Set problem: Gather every line in the records below that contains the string "structure". Copy each of those lines out.

Stored records
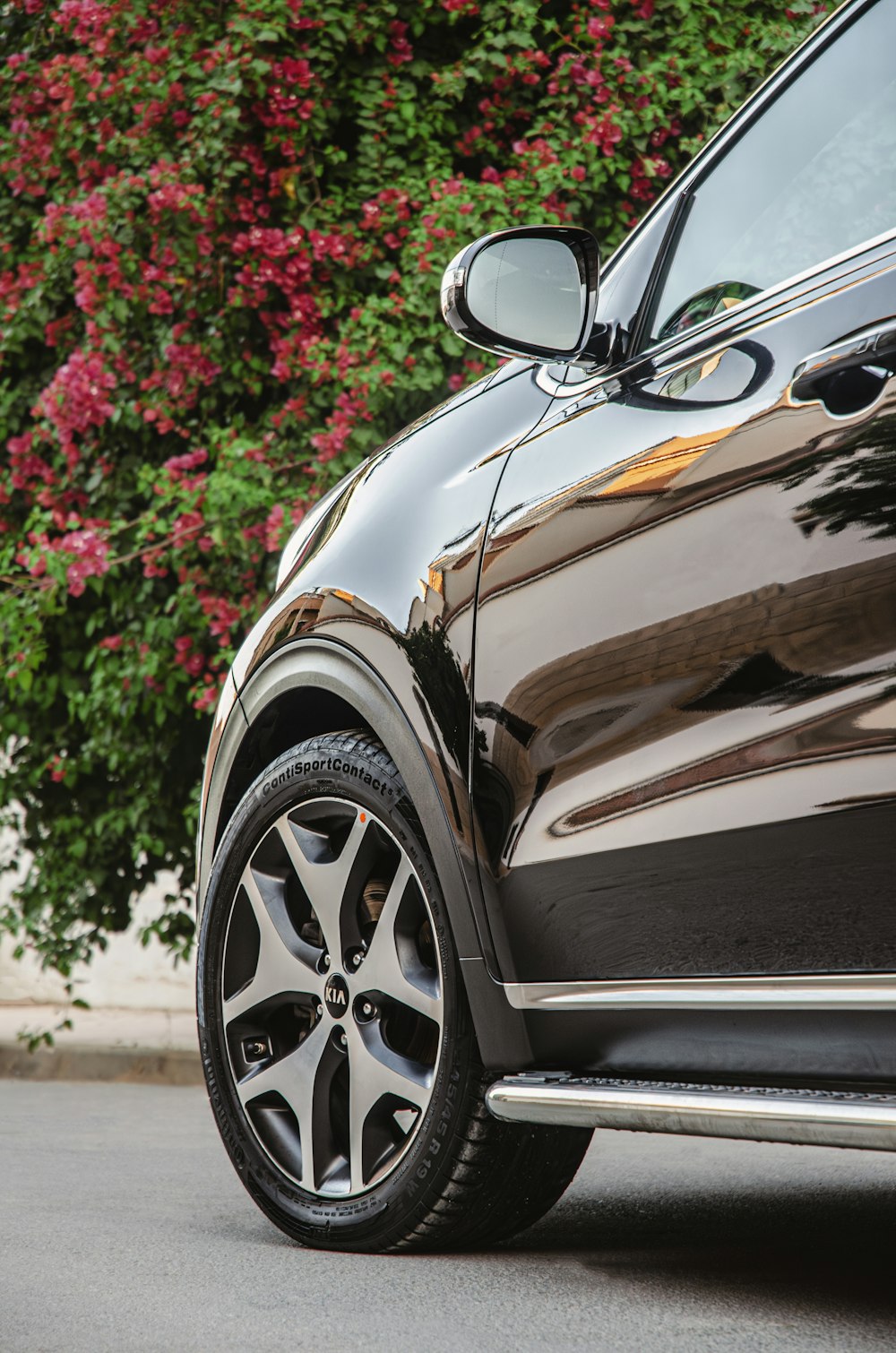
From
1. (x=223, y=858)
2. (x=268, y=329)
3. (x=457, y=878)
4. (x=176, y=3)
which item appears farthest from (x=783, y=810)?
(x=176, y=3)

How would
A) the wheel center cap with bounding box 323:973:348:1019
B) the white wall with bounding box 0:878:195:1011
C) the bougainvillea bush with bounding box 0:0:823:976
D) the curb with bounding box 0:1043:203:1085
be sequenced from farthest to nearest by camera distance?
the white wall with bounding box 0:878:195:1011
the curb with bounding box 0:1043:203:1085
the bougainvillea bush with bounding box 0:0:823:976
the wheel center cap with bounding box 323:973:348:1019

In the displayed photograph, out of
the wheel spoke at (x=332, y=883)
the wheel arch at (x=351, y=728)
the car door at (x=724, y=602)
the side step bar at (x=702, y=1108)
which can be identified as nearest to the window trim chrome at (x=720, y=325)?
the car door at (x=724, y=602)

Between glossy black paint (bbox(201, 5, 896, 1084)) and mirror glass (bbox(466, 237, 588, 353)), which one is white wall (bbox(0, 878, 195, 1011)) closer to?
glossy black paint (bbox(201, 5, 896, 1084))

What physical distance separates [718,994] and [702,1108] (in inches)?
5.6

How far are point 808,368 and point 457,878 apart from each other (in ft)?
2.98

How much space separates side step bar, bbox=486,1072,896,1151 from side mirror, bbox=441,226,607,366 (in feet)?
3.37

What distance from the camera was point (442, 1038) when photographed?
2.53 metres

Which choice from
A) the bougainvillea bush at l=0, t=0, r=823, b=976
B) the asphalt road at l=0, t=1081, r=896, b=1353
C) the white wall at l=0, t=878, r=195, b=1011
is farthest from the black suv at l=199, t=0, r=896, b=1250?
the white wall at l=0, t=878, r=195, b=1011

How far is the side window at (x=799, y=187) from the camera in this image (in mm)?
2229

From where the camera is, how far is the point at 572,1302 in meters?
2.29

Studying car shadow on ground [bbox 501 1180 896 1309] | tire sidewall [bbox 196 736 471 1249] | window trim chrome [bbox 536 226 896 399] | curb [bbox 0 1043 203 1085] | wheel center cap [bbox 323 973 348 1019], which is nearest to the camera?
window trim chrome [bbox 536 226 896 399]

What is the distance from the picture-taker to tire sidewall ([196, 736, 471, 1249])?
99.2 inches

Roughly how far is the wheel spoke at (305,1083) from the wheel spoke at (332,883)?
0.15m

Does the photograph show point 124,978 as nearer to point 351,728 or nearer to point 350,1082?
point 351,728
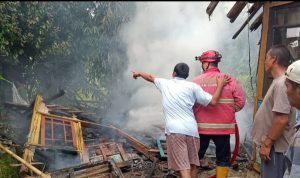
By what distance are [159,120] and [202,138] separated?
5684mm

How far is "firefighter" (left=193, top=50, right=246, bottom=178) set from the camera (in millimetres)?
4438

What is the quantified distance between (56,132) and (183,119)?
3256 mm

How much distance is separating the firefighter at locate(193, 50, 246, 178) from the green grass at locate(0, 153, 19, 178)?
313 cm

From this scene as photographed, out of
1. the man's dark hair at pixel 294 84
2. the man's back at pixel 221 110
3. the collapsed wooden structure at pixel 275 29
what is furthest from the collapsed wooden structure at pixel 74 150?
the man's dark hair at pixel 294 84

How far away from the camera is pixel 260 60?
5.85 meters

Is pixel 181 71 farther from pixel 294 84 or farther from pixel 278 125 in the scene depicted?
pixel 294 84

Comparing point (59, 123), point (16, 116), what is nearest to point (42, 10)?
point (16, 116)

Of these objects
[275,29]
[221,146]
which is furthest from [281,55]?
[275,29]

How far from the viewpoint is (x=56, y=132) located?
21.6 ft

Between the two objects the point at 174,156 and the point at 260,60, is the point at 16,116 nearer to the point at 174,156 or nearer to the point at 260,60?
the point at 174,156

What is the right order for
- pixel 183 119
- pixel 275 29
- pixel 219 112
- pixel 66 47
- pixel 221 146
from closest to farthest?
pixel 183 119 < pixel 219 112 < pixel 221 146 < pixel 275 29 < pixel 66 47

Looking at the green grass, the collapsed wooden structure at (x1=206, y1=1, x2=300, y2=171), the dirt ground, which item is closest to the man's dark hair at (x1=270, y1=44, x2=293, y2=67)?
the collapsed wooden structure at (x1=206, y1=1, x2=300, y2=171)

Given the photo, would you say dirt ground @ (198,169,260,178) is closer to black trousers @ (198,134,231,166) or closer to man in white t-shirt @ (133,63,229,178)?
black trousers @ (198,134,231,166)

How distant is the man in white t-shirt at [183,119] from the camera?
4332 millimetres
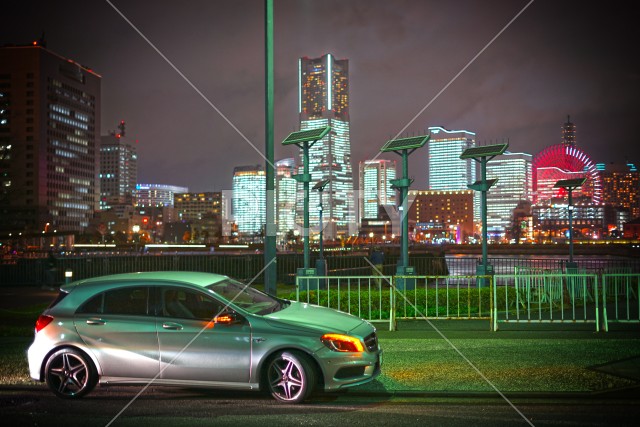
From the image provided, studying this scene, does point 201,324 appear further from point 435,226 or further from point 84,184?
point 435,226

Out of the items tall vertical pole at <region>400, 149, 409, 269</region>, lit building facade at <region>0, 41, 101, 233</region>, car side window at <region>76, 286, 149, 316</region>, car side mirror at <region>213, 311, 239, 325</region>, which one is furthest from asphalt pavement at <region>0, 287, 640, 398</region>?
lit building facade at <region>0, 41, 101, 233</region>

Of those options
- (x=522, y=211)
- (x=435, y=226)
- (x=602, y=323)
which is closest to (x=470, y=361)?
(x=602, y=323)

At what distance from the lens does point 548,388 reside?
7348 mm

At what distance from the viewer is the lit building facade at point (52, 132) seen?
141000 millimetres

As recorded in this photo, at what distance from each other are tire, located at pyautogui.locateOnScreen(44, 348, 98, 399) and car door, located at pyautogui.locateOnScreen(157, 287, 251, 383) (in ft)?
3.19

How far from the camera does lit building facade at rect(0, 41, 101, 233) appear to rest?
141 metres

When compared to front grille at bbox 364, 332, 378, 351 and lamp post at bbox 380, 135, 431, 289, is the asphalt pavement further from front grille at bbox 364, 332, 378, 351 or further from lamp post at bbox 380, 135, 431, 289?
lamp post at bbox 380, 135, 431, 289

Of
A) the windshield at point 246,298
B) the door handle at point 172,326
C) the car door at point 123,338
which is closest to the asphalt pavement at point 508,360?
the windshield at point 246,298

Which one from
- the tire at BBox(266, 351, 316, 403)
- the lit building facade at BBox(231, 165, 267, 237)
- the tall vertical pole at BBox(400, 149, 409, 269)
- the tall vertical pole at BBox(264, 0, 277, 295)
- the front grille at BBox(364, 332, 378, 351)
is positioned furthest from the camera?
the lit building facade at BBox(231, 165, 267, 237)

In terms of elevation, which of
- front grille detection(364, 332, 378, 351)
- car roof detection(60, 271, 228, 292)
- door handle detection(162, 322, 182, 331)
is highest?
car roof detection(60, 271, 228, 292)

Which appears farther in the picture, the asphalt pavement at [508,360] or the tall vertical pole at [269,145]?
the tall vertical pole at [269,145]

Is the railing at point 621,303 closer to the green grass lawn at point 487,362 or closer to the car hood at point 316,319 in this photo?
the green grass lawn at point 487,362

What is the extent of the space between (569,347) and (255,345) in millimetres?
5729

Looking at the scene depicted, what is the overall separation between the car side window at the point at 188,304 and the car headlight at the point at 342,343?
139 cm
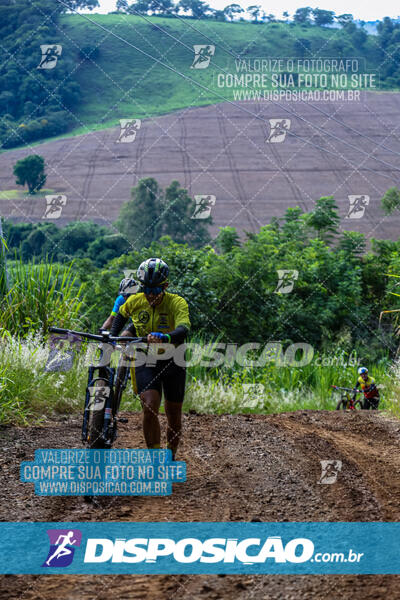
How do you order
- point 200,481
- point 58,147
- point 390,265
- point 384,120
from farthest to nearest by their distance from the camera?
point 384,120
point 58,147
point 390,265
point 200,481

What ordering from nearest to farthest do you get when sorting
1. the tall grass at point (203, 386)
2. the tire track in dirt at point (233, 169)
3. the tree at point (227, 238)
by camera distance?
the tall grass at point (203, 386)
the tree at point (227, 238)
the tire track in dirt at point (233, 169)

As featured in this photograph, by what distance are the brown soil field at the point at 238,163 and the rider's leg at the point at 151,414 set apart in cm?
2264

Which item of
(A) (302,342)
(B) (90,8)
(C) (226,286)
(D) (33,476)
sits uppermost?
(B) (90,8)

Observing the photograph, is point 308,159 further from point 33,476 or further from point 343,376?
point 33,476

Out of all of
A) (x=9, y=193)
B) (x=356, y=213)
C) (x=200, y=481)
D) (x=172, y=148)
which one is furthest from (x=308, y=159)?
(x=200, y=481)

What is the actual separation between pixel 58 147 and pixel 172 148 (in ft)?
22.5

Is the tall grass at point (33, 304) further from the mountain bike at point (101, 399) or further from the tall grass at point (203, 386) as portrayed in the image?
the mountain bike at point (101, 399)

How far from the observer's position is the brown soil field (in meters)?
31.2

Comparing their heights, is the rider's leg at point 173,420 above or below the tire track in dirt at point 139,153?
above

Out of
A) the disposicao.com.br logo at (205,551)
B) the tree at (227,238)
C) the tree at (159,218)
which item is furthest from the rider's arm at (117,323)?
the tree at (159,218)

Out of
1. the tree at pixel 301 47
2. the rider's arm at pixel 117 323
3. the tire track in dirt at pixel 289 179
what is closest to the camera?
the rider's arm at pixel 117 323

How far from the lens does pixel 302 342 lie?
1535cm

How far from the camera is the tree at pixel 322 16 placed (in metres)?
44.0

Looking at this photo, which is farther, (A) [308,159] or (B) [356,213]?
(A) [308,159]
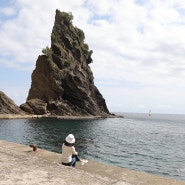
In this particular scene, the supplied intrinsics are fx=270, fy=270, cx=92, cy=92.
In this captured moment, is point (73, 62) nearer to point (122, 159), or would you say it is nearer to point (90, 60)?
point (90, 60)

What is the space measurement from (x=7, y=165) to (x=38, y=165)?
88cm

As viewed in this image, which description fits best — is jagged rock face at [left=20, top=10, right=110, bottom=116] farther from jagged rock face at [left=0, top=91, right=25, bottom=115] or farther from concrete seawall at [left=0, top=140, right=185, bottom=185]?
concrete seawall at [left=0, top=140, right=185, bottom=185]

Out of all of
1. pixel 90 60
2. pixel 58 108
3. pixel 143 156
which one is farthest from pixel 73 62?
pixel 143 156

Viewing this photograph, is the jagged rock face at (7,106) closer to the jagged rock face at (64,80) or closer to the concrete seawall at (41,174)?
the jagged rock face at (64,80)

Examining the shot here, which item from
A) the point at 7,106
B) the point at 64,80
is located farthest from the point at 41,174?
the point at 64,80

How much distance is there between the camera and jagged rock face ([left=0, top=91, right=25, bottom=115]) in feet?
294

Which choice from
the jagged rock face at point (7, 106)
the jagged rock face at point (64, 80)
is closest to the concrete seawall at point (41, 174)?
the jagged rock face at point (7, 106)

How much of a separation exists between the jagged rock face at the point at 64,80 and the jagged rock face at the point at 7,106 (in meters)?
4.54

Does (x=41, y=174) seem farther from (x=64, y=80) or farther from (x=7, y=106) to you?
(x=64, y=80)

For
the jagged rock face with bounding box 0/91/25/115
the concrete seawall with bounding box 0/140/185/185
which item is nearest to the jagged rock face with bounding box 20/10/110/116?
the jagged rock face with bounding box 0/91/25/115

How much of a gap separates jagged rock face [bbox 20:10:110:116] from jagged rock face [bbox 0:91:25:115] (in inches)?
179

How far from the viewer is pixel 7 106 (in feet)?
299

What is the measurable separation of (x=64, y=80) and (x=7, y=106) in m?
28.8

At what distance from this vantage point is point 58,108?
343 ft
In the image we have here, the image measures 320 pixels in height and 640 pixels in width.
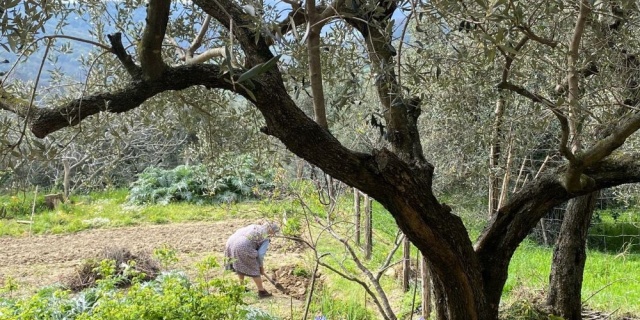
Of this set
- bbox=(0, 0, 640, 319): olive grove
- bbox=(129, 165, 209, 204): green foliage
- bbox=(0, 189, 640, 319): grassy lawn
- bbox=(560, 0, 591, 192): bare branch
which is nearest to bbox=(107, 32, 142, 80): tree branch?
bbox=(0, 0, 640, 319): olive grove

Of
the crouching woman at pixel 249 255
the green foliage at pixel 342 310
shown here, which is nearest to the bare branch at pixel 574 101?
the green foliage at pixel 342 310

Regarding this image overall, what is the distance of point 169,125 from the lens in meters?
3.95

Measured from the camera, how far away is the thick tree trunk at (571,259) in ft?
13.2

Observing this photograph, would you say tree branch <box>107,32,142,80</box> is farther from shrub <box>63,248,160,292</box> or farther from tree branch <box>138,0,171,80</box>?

Solution for this task:
3. the collapsed wooden structure at pixel 275 29
what is furthest from the collapsed wooden structure at pixel 74 150?
Looking at the green grass, the collapsed wooden structure at (x1=206, y1=1, x2=300, y2=171), the dirt ground, which item is closest to the man's dark hair at (x1=270, y1=44, x2=293, y2=67)?
the collapsed wooden structure at (x1=206, y1=1, x2=300, y2=171)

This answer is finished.